16. CAP Theorem
Let's learn about the CAP theorem and its usage in distributed systems.
We'll cover the following
Background#
In distributed systems, different types of failures can occur, e.g., servers can crash or fail permanently, disks can go bad resulting in data losses, or network connection can be lost, making a part of the system inaccessible. How can a distributed system model itself to get the maximum benefits out of different resources available?
Definition#
CAP theorem states that it is impossible for a distributed system to simultaneously provide all three of the following desirable properties:
Consistency ( C ): All nodes see the same data at the same time. This means users can read or write from/to any node in the system and will receive the same data. It is equivalent to having a single up-to-date copy of the data.

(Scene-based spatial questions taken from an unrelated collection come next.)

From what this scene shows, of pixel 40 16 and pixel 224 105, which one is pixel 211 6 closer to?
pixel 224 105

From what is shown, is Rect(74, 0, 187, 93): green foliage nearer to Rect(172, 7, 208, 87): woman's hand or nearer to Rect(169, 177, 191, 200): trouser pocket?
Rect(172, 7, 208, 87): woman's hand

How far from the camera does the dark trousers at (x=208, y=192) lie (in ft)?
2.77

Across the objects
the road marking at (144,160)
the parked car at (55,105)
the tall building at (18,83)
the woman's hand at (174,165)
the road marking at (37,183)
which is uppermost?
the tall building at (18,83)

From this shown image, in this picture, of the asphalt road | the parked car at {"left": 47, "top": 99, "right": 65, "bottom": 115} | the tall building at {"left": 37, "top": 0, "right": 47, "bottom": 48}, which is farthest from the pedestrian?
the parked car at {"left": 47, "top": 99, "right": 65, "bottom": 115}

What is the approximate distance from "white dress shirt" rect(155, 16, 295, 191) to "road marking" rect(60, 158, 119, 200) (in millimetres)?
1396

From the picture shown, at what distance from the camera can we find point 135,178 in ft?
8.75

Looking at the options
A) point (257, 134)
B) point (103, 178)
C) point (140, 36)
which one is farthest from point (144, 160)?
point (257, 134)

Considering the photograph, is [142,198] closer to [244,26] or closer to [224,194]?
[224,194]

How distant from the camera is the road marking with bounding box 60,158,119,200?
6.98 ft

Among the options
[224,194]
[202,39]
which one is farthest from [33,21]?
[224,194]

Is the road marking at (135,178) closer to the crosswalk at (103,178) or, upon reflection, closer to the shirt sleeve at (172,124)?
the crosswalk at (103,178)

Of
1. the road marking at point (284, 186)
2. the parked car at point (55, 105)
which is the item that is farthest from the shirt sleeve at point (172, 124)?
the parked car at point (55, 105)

Availability ( A ): Availability means every request received by a non-failing node in the system must result in a response. Even when severe network failures occur, every request must terminate. In simple terms, availability refers to a system’s ability to remain accessible even if one or more nodes in the system go down.
Partition tolerance ( P ): A partition is a communication break (or a network failure) between any two nodes in the system, i.e., both nodes are up but cannot communicate with each other. A partition-tolerant system continues to operate even if there are partitions in the system. Such a system can sustain any network failure that does not result in the failure of the entire network. Data is sufficiently replicated across combinations of nodes and networks to keep the system up through intermittent outages.
Solution#
According to the CAP theorem, any distributed system needs to pick two out of the three properties. The three options are CA, CP, and AP. However, CA is not really a coherent option, as a system that is not partition-tolerant will be forced to give up either Consistency or Availability in the case of a network partition. Therefore, the theorem can really be stated as: In the presence of a network partition, a distributed system must choose either Consistency or Availability.
Examples#
Dynamo: In CAP theorem terms, Dynamo falls within the category of AP systems and is designed for high availability at the expense of strong consistency. The primary motivation for designing Dynamo as a highly available system was the observation that the availability of a system directly correlates to the number of customers served.
BigTable: In terms of the CAP theorem, BigTable is a CP system, i.e., it has strictly consistent reads and writes.